- Listed records:
************

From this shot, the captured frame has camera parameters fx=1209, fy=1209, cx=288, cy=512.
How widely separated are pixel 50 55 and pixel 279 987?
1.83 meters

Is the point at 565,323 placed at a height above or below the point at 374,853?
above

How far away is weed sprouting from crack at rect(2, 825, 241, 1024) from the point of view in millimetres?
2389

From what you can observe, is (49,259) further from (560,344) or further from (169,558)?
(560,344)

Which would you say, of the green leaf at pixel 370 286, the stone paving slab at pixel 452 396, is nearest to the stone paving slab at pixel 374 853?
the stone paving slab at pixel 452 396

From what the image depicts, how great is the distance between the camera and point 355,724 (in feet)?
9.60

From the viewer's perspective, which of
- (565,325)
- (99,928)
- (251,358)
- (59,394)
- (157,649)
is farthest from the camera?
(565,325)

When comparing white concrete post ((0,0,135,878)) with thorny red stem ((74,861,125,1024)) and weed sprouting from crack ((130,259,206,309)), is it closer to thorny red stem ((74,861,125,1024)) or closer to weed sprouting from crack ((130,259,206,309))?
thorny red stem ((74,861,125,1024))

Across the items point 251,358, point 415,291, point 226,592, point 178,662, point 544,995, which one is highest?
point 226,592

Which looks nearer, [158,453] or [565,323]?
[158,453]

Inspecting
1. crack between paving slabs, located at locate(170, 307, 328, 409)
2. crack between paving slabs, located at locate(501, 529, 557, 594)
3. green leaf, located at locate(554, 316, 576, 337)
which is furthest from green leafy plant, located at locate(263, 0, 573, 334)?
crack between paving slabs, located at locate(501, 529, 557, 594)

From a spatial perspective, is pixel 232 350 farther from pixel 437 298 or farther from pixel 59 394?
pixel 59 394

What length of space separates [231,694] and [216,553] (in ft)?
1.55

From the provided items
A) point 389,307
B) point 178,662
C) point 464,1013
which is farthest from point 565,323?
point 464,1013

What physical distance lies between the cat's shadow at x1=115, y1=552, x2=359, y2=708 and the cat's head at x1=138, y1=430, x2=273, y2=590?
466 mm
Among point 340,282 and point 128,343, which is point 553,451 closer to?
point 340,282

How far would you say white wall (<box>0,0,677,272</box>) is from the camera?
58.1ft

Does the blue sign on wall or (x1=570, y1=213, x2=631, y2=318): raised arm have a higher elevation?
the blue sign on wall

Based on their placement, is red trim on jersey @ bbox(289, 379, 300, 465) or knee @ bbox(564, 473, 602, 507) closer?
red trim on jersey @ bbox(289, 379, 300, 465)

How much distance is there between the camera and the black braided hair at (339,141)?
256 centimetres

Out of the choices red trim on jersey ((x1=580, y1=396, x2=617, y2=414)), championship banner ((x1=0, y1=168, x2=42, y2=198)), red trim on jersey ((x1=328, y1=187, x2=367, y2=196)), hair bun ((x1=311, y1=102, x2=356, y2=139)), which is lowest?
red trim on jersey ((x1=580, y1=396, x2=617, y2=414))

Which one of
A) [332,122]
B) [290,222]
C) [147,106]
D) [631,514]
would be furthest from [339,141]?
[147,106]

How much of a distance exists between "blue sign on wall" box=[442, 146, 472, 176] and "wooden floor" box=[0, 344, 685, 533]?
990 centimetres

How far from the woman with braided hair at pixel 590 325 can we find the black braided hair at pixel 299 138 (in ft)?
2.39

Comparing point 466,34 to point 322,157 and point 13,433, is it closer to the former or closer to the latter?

************

- Exercise task: Rewrite the listing above, swapping every "braided" for "curly" and leaving everything else unchanged.

- Worked solution:
From this shot, the captured frame has camera parameters fx=1209, fy=1209, cx=288, cy=512.
How widely separated are pixel 50 55 and pixel 279 987?
1.83 meters

Is the point at 565,323 placed at a height above or below the point at 374,853?
above

How far away is weed sprouting from crack at rect(2, 825, 241, 1024) from the point of view in millimetres?
2389

From what you can observe, is (49,259) further from (560,344) or further from (169,558)?
(560,344)

Which would you say, of the green leaf at pixel 370 286, the stone paving slab at pixel 452 396, is nearest to the stone paving slab at pixel 374 853?
the stone paving slab at pixel 452 396

From what the image depicts, how great is the distance between the camera and point 355,724 (in feet)?
9.60

From the viewer's perspective, which of
- (565,325)
- (99,928)
- (251,358)
- (59,394)
- (157,649)
is farthest from the camera?
(565,325)

When comparing white concrete post ((0,0,135,878)) with thorny red stem ((74,861,125,1024)) and weed sprouting from crack ((130,259,206,309)), is it closer to thorny red stem ((74,861,125,1024)) or closer to weed sprouting from crack ((130,259,206,309))?
thorny red stem ((74,861,125,1024))

Across the items point 251,358, point 415,291, point 226,592, point 178,662, point 544,995, which one is highest?
point 226,592

Which looks nearer, [158,453] or [565,323]?
[158,453]

Inspecting
1. crack between paving slabs, located at locate(170, 307, 328, 409)
2. crack between paving slabs, located at locate(501, 529, 557, 594)
3. green leaf, located at locate(554, 316, 576, 337)
which is furthest from green leafy plant, located at locate(263, 0, 573, 334)?
crack between paving slabs, located at locate(501, 529, 557, 594)

From a spatial perspective, is pixel 232 350 farther from pixel 437 298 or farther from pixel 59 394?
pixel 59 394

What length of space separates [231,694] and [216,553] (in ft)?
1.55

From the provided items
A) point 389,307
B) point 178,662
C) point 464,1013
which is farthest from point 565,323?
point 464,1013

What physical distance lies between the cat's shadow at x1=115, y1=552, x2=359, y2=708 and the cat's head at x1=138, y1=430, x2=273, y2=590?
466 mm
Among point 340,282 and point 128,343, which is point 553,451 closer to?
point 340,282

How far would you say white wall (<box>0,0,677,272</box>) is from the camera?
58.1ft

Does the blue sign on wall or (x1=570, y1=213, x2=631, y2=318): raised arm have a higher elevation?
the blue sign on wall

Based on their placement, is red trim on jersey @ bbox(289, 379, 300, 465) or knee @ bbox(564, 473, 602, 507) closer?
red trim on jersey @ bbox(289, 379, 300, 465)

How much distance is there between the camera and the black curly hair at (339,141)?
256 centimetres

Out of the choices red trim on jersey ((x1=580, y1=396, x2=617, y2=414)), championship banner ((x1=0, y1=168, x2=42, y2=198)), red trim on jersey ((x1=328, y1=187, x2=367, y2=196)), hair bun ((x1=311, y1=102, x2=356, y2=139)), which is lowest?
red trim on jersey ((x1=580, y1=396, x2=617, y2=414))

Which one of
A) [332,122]
B) [290,222]
C) [147,106]
D) [631,514]
would be furthest from [339,141]?
[147,106]

How much of a distance exists between "blue sign on wall" box=[442, 146, 472, 176] and "wooden floor" box=[0, 344, 685, 533]?
990 centimetres

How far from the woman with curly hair at pixel 590 325 can we find the black curly hair at pixel 299 138 (in ft)?
2.39

Comparing point 466,34 to point 322,157 and point 13,433, is it closer to the former or closer to the latter?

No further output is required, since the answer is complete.